Monday, December 31, 2007

A Final Reflection for Advent: Yearning for Christ, The Bridegroom

The official church calendar has concluded the 2007 advent season, but the beginning of a new year seems to be the appropriate time to remember that the season of advent is not just a chronologically displaced yearning for Israel’s Messiah who has already lived among man.

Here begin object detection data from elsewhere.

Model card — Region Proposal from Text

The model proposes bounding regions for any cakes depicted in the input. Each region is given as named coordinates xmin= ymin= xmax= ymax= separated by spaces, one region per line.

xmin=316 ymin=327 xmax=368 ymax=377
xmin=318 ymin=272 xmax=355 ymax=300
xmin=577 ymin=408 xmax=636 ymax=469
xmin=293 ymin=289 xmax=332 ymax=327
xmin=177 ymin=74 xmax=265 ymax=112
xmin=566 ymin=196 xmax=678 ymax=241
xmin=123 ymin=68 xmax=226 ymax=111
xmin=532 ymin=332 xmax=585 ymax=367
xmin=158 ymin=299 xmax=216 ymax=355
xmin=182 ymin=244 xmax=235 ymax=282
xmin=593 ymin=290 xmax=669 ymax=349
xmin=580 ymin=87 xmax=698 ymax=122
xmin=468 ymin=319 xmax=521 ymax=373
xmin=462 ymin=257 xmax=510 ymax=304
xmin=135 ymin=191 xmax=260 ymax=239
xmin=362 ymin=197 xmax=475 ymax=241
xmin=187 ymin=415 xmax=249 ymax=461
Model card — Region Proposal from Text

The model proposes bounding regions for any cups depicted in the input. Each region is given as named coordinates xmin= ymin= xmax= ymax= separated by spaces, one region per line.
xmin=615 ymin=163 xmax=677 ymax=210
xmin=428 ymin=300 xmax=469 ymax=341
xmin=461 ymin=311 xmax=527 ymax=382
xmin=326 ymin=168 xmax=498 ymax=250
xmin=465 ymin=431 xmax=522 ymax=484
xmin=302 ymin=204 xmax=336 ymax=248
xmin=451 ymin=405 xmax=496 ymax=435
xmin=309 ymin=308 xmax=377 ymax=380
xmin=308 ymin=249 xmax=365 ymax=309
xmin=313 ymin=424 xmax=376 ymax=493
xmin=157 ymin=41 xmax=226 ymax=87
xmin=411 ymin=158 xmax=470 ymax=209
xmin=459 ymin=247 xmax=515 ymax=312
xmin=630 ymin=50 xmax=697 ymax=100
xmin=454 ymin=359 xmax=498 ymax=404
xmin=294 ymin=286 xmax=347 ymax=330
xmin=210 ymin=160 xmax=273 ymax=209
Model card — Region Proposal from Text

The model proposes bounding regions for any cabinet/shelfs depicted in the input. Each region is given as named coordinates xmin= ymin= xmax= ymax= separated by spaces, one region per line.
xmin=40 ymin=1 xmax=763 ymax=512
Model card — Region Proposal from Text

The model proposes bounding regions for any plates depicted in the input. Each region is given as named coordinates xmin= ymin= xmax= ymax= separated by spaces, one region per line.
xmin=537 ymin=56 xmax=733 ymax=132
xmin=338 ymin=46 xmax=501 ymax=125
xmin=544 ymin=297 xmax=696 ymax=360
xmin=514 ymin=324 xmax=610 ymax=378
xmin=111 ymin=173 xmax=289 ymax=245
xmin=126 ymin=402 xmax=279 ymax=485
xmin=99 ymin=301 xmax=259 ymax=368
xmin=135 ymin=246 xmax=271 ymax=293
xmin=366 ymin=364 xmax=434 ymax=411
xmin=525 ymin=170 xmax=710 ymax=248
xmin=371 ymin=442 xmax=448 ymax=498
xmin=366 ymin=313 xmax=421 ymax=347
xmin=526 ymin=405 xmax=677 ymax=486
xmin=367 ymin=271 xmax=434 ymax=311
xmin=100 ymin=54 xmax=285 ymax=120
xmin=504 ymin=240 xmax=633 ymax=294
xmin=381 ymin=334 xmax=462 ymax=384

The characteristic celebrations of the past month in preparation for Christmas have been meaningful in their remembrance of the becoming love of God but the scriptures remind us that the call of our lives is to engage daily and yearly in another form of anticipatory waiting. As Paul writes to the Romans, “The creation waits in eager expectation for the sons of God to be revealed. ..We know that the whole creation has been groaning as in the pains of childbirth right up to the present time. Not only so, but we ourselves, who have the firstfruits of the Spirit, groan inwardly as we wait eagerly for our adoption as sons, the redemption of our bodies.”

If the prevailing scriptural image of Israel awaiting her Messiah was that of subjects anticipating a mighty King, perhaps it could be said that the prevailing scriptural image of the New Testament Church awaiting Jesus Christ’s return is that of a bride longing for her Bridegroom.

I am not sure if human relationships could conjure any image more intensely anticipatory than a bride waiting for her bridegroom. I am not sure if any other relationship known among mortals would cause the stir of longing and hope and joy than the expectation of union that a bride hides in her heart for her groom. The emotion of this yearning is captured so powerfully in this short clip of a military wife waiting for her husband’s return from deployment.

Do I love Him more than that? Do I anticipate being united with Christ that much?
As we change calendars and cross the threshold from 2007 to 2008 and consider all of our hopes for the future, may the reminder of our identity as Christ’s bride direct and mold our heart’s affections.